If Jack Ryan’s sealed divorce papers are legitimate objects for perusal (and you are prepared to force the issue in court), why not Kerry’s? Can’t you just wait for the Chicago Tribune to explain why they won’t pursue the story? Here’s the Trib’s specious justification for their witch-hunt:
This nation has a long tradition of open courts. There’s good reason for that. A court shrouded in secrecy is a court far more at risk to be corrupted or abused, a court that is more likely to favor those who are wealthy, powerful or politically connected.
That is why court files are open, unless a compelling interest tips the balance in favor of secrecy. Juvenile Court records are one common exception. Divorce records are not.
Last week, a California judge ruled that the Ryan divorce files should be unsealed to maintain that principle of openness.
“The public interest is for the fair, efficient and open operation of the court system,” Superior Court Judge Robert Schnider said. “The openness of court files must be maintained so that the public can … be assured that there is no favoritism shown to the rich and the powerful. Protection from embarrassment cannot be a basis for keeping from the public what is put in public courts.”

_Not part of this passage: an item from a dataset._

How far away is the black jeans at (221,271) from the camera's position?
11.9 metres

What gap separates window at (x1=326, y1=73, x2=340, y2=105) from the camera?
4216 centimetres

That standard of openness is all the more crucial when it comes to information regarding candidates for public office.
Now tell me how that doesn’t apply to Kerry. In some ways, the Kerry divorce may have more public ramifications, because Kerry was also granted an annulment, indicating that the marriage, strictly speaking, was never fully valid in the Catholic church. Why? Was this special treatment for a powerful pol? On the Trib’s reasoning, isn’t that worth investigating? On the privacy matter, Kerry’s marriage is also further in the past than Ryan’s. Kerry’s daughters are grown up, while Ryan’s son – forced to endure public airing of his parents’ marital conflicts – is still a kid. (Yes, we know how the Tribune feels about the sensibilities of a young, utterly innocent boy: screw him.) Let me be clear: I think Kerry should be left alone. But the press has absolutely no good reason to do so, now they have trashed any semblance of human privacy that we might still be entitled to. So we will now see the real ethics of the Chicago Tribune: that they are a partisan attack machine, shredding people’s privacy for their own political agenda.